Task objective: Print the listing below verbatim, line for line, omitting every picture marker from the output.

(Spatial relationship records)
>> Begin
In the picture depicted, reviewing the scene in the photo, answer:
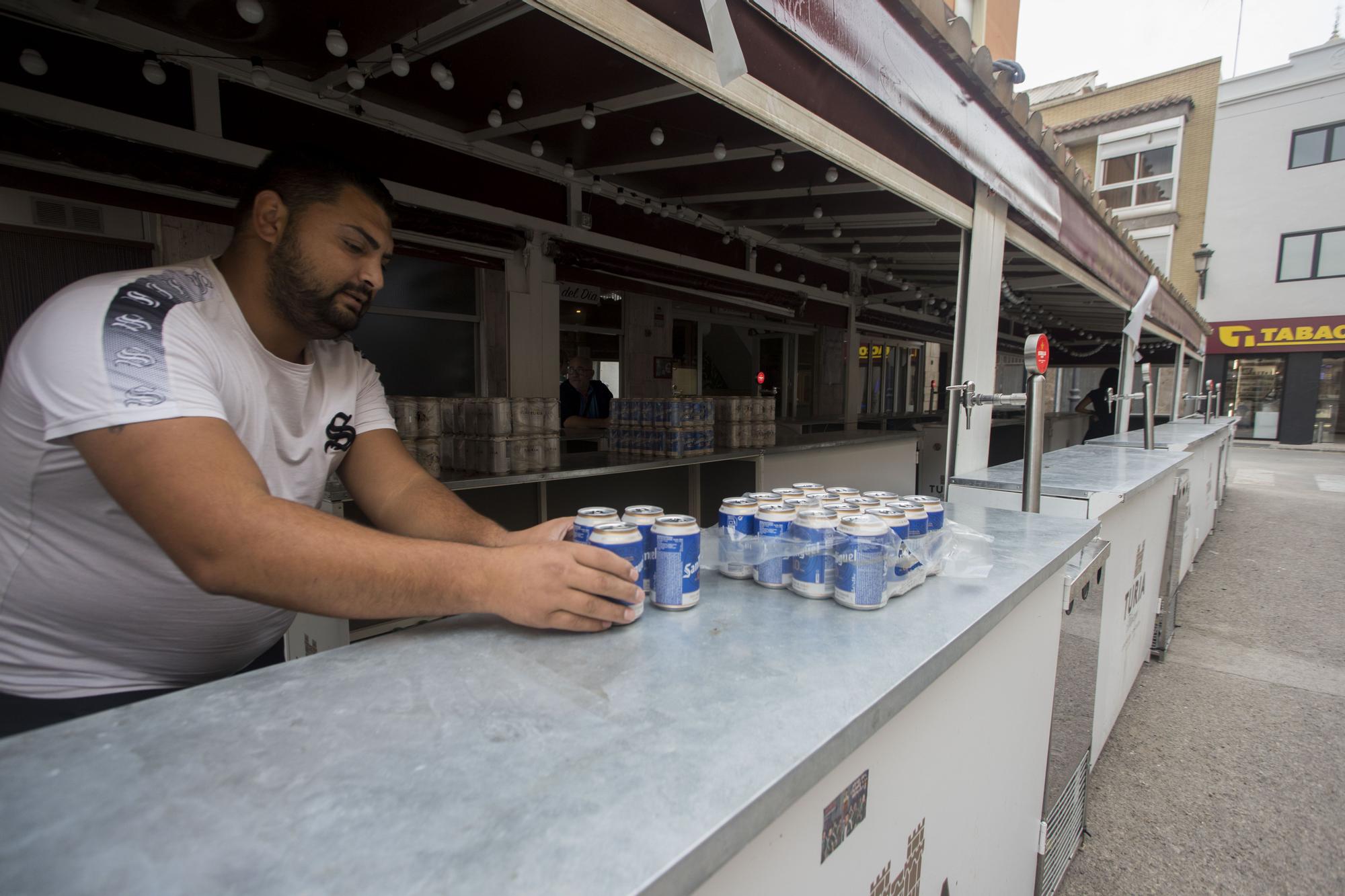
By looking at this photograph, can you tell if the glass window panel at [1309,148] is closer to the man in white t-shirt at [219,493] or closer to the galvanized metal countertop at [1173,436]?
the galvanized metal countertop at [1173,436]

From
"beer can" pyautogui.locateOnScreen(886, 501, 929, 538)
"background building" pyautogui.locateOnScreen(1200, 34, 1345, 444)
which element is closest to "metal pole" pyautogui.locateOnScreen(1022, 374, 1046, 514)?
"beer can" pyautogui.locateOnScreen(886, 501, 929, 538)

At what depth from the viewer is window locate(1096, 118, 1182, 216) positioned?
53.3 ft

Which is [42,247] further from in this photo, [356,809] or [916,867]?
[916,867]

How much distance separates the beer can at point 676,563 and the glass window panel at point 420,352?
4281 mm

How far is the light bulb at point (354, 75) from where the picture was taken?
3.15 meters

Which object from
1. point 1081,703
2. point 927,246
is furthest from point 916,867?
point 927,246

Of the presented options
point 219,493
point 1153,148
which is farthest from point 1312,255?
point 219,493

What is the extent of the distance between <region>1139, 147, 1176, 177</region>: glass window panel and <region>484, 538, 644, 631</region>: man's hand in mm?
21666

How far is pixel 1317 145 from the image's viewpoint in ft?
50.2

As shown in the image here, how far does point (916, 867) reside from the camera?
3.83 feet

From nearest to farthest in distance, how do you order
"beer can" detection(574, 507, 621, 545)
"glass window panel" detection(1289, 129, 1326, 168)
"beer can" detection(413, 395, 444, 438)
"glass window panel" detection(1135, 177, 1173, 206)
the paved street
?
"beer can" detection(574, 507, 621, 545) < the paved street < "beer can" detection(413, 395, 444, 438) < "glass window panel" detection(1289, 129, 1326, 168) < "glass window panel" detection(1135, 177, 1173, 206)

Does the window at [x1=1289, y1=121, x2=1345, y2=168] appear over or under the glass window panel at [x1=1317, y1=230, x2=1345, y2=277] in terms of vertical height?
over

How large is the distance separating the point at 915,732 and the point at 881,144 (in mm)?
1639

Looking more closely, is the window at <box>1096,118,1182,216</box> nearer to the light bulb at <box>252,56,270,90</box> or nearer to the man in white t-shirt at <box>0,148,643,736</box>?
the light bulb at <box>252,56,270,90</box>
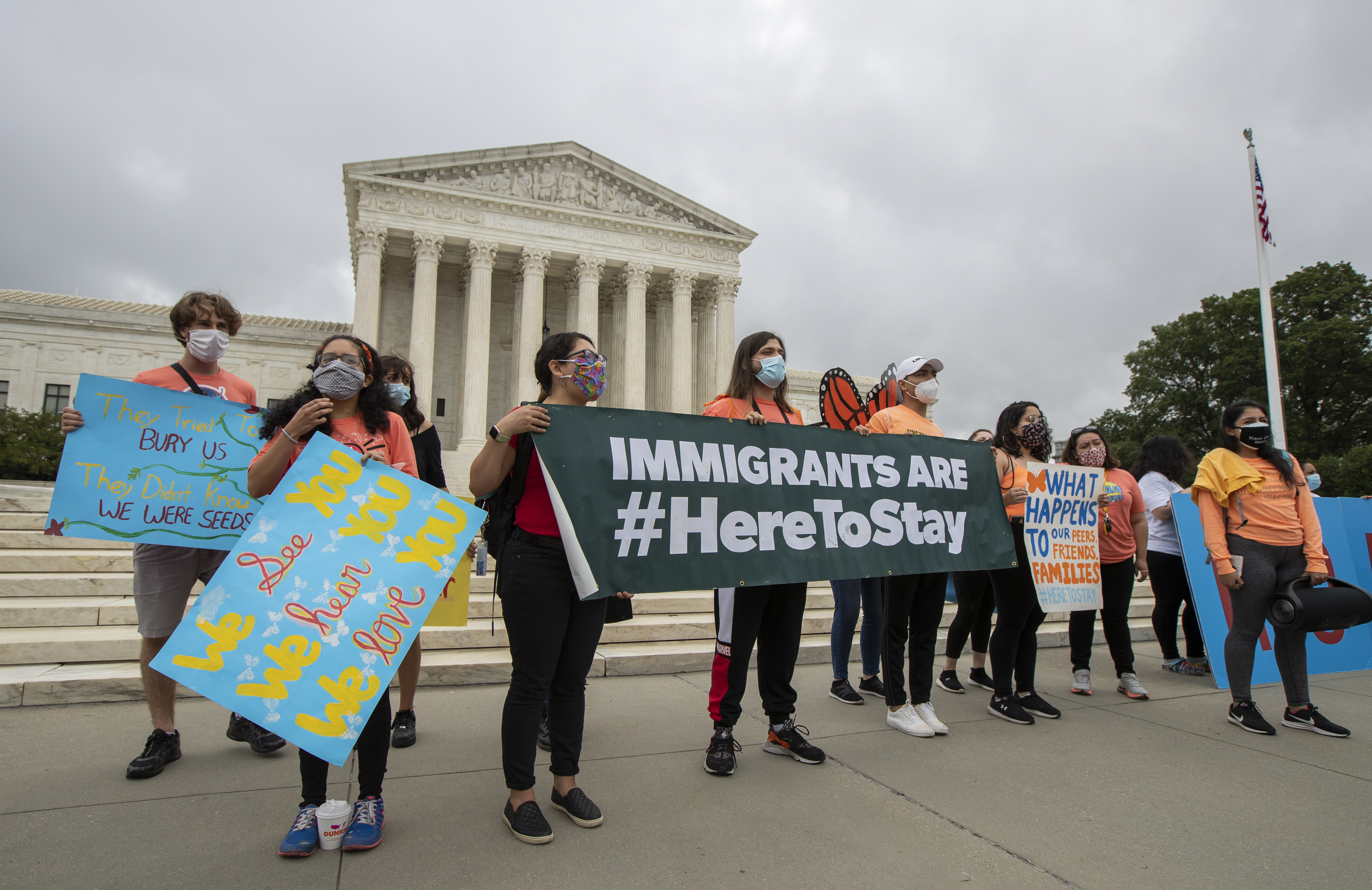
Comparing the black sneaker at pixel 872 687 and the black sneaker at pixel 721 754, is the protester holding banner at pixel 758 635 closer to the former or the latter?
>> End
Exercise result:
In the picture depicted, reviewing the scene in the photo, answer:
By looking at this photograph, can you tell if the glass window panel at [1309,148] is closer to the man in white t-shirt at [219,493] or closer to the galvanized metal countertop at [1173,436]?
the galvanized metal countertop at [1173,436]

From
"beer can" pyautogui.locateOnScreen(886, 501, 929, 538)
"background building" pyautogui.locateOnScreen(1200, 34, 1345, 444)
which element is closest to "metal pole" pyautogui.locateOnScreen(1022, 374, 1046, 514)?
"beer can" pyautogui.locateOnScreen(886, 501, 929, 538)

At what depth from the viewer is window locate(1096, 118, 1182, 216) positioned?
53.3 ft

Which is [42,247] further from in this photo, [356,809] or [916,867]?
[916,867]

How much distance separates the beer can at point 676,563 and the glass window panel at point 420,352?
4281 mm

How far is the light bulb at point (354, 75) from where the picture was taken?
3.15 meters

Which object from
1. point 1081,703
2. point 927,246
is furthest from point 916,867?
point 927,246

Of the presented options
point 219,493
point 1153,148
which is farthest from point 1312,255?
point 219,493

What is the extent of the distance between <region>1139, 147, 1176, 177</region>: glass window panel and <region>484, 538, 644, 631</region>: man's hand in mm?
21666

How far is pixel 1317 145 from the image's viewpoint in ft?
50.2

As shown in the image here, how far does point (916, 867) reside from the camera?
3.83 feet

From nearest to farthest in distance, how do you order
"beer can" detection(574, 507, 621, 545)
"glass window panel" detection(1289, 129, 1326, 168)
"beer can" detection(413, 395, 444, 438)
"glass window panel" detection(1135, 177, 1173, 206)
the paved street
?
"beer can" detection(574, 507, 621, 545) < the paved street < "beer can" detection(413, 395, 444, 438) < "glass window panel" detection(1289, 129, 1326, 168) < "glass window panel" detection(1135, 177, 1173, 206)

Does the window at [x1=1289, y1=121, x2=1345, y2=168] appear over or under the glass window panel at [x1=1317, y1=230, x2=1345, y2=277] in terms of vertical height?
over

How large is the distance separating the point at 915,732 and the point at 881,144 (in mm)?
1639

Looking more closely, is the window at <box>1096,118,1182,216</box> nearer to the light bulb at <box>252,56,270,90</box> or nearer to the man in white t-shirt at <box>0,148,643,736</box>?
the light bulb at <box>252,56,270,90</box>
Comparing the black sneaker at pixel 872 687 and the black sneaker at pixel 721 754, is the protester holding banner at pixel 758 635 closer to the former or the latter?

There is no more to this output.